GoogleChrome / lighthouse-ci

Automate running Lighthouse for every commit, viewing the changes, and preventing regressions

Apache License 2.0

6.44k stars 649 forks source link

Migrations on large databases can brick a PaaS deployment #587

Open patrickhulce opened 3 years ago

patrickhulce commented 3 years ago

Describe the bug The startup sequence for the LHCI server means that database migrations happen before the server starts listening on a port. If the database is large and migrations require a new index to be built the platform (like heroku) can kill the server because it "fails to start".

Solution here would be to listen on the port and then just ensure all request handling awaits the migration promise first.

The canary instance was undeployable because of this issue.

somehowchris commented 3 years ago

I'm also interested in this. Not only for platforms like Heroku (or cf), which have a timeout for healthchecking the app but also for k8s.

For example with software like matomo has a maintenance for those upgrades. This means the UI gets disabled, meaning there will be a notice that we are currently under maintenance, then we can run the upgrade via a task (cf) or job (k8s), and after this, disable the maintenance mode. Now for advanced setups, there is a caching method via Redis, but that's a bit overkill sometimes. This allows tracking actions to be saved as raw inputs and then be processed by a matomo worker with the new version.

Would a solution like this be something?

patrickhulce commented 3 years ago

That's essentially what I was thinking of yes @somehowchris. LHCI would just fail all incoming requests with a 503 error until the migration completes.

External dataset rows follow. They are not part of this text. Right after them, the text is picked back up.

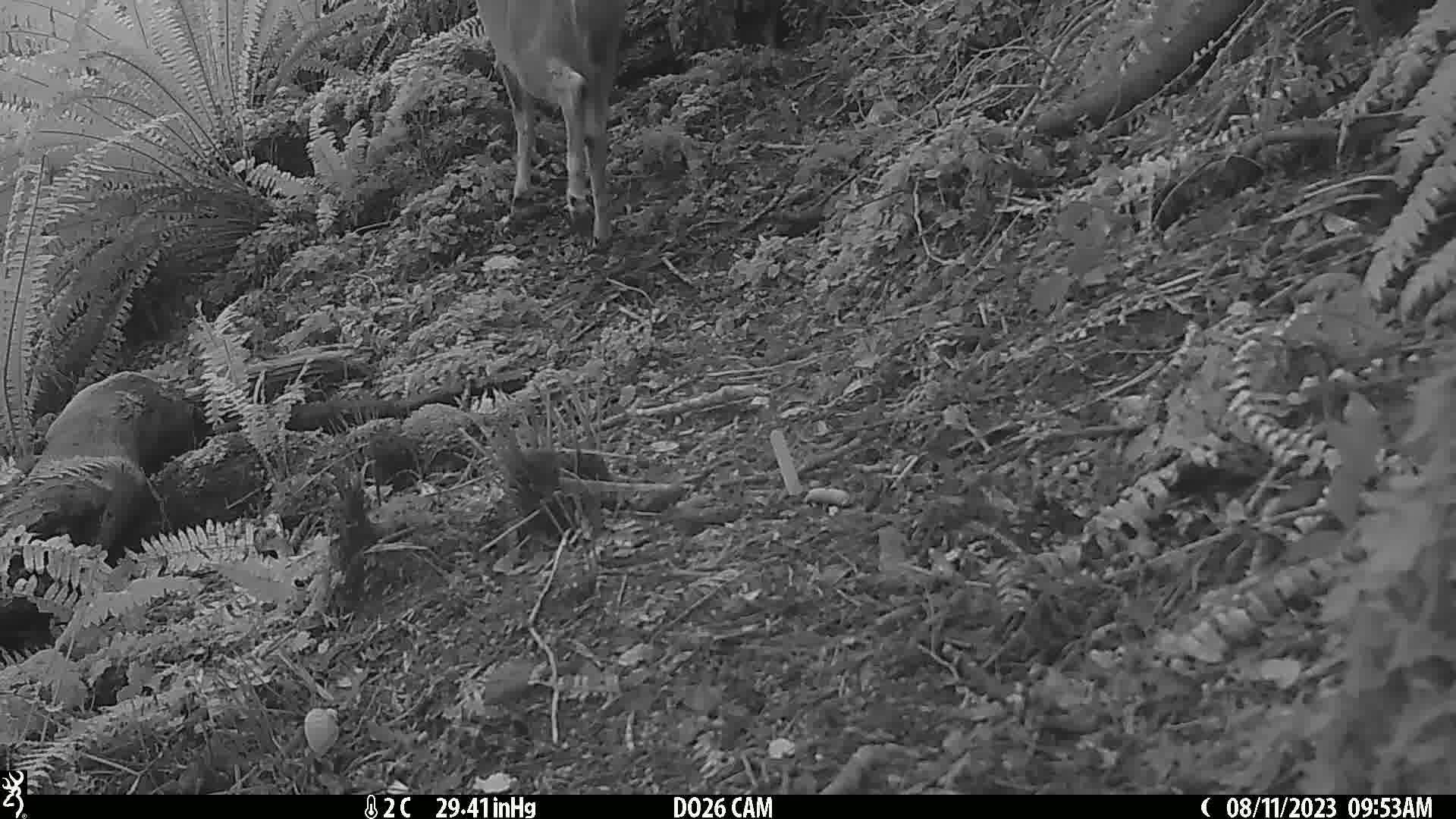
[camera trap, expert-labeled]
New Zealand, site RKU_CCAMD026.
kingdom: Animalia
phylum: Chordata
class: Mammalia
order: Artiodactyla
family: Cervidae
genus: Odocoileus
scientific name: Odocoileus virginianus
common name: white-tailed deer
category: white tailed deer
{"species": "white tailed deer (white-tailed deer) (Odocoileus virginianus)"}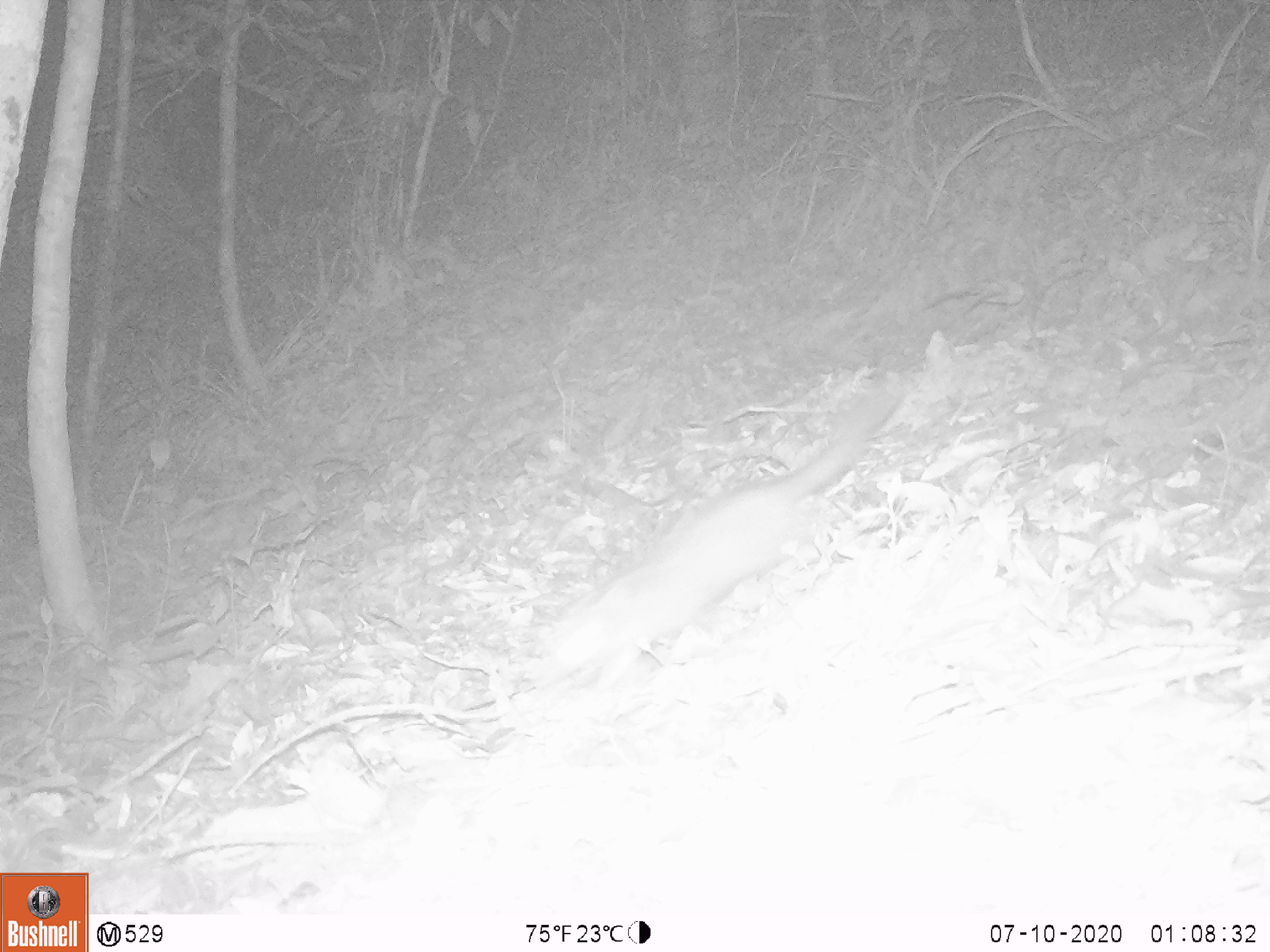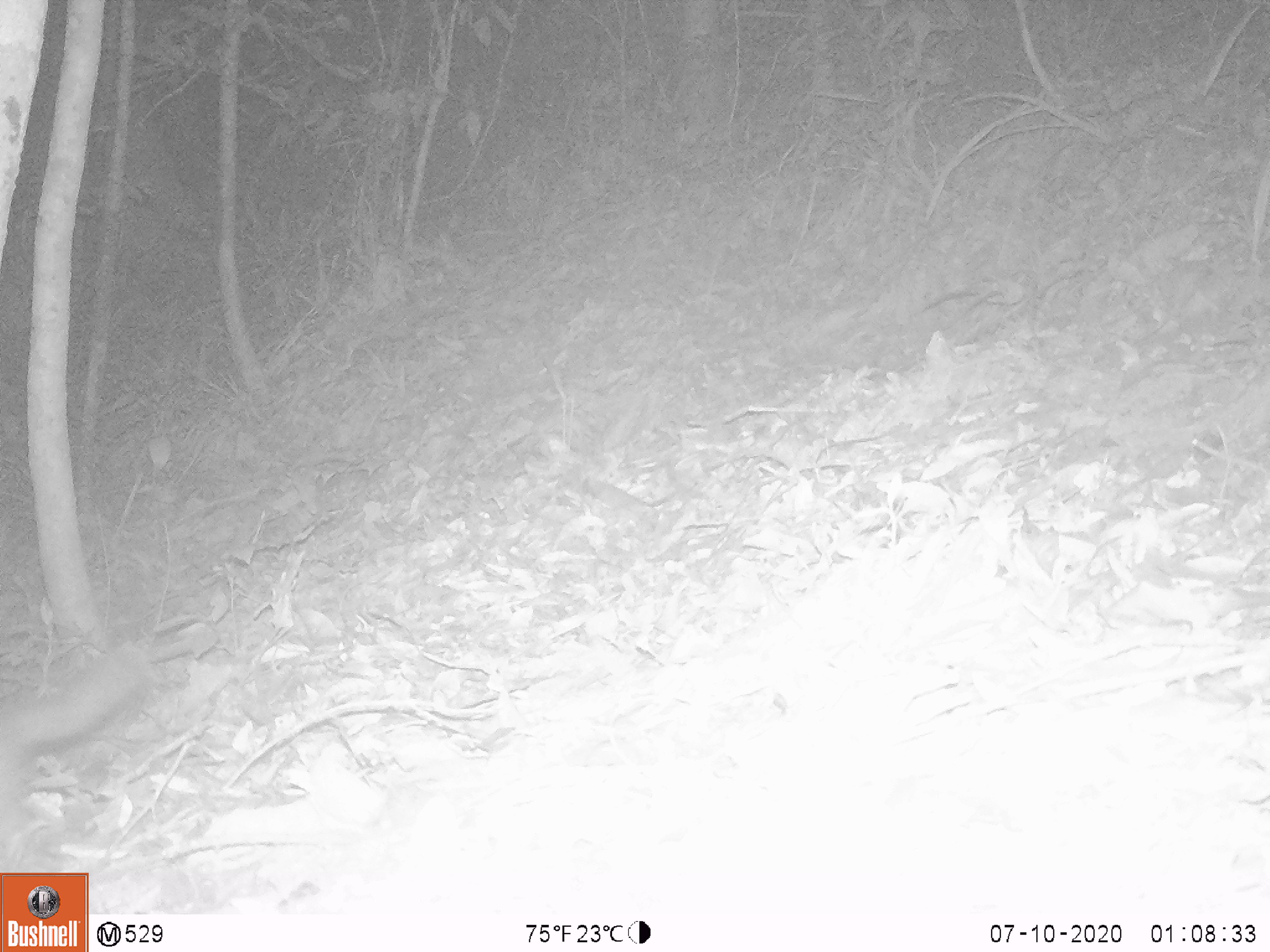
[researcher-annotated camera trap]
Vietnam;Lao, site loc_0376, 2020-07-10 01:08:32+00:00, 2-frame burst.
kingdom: Animalia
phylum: Chordata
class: Mammalia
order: Carnivora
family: Mustelidae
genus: Melogale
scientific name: Melogale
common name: ferret badger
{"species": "ferret badger (Melogale)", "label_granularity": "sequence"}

somehowchris commented 3 years ago

So just a 503 or 503 with a html page for the users?

Split into server and separate task? or just the server running the migration? latter one would go against the 12 factor scalability aspect

patrickhulce commented 3 years ago

So just a 503 or 503 with a html page for the users?

I'm thinking a dead simple 503 Service Unavailable (Migration) response. This is a pretty narrow occurrence that isn't worth a significant amount of effort optimizing IMO.

Split into server and separate task? or just the server running the migration? latter one would go against the 12 factor scalability aspect

Just the server running the migration as it works today.

LHCI server isn't built to scale out of the box and requires heavy customization if scalability is your goal. It's built for ease of use for the common use cases. Splitting would be overkill compared to the other tradeoffs already made in this project (have you seen how the cron jobs work? 😉).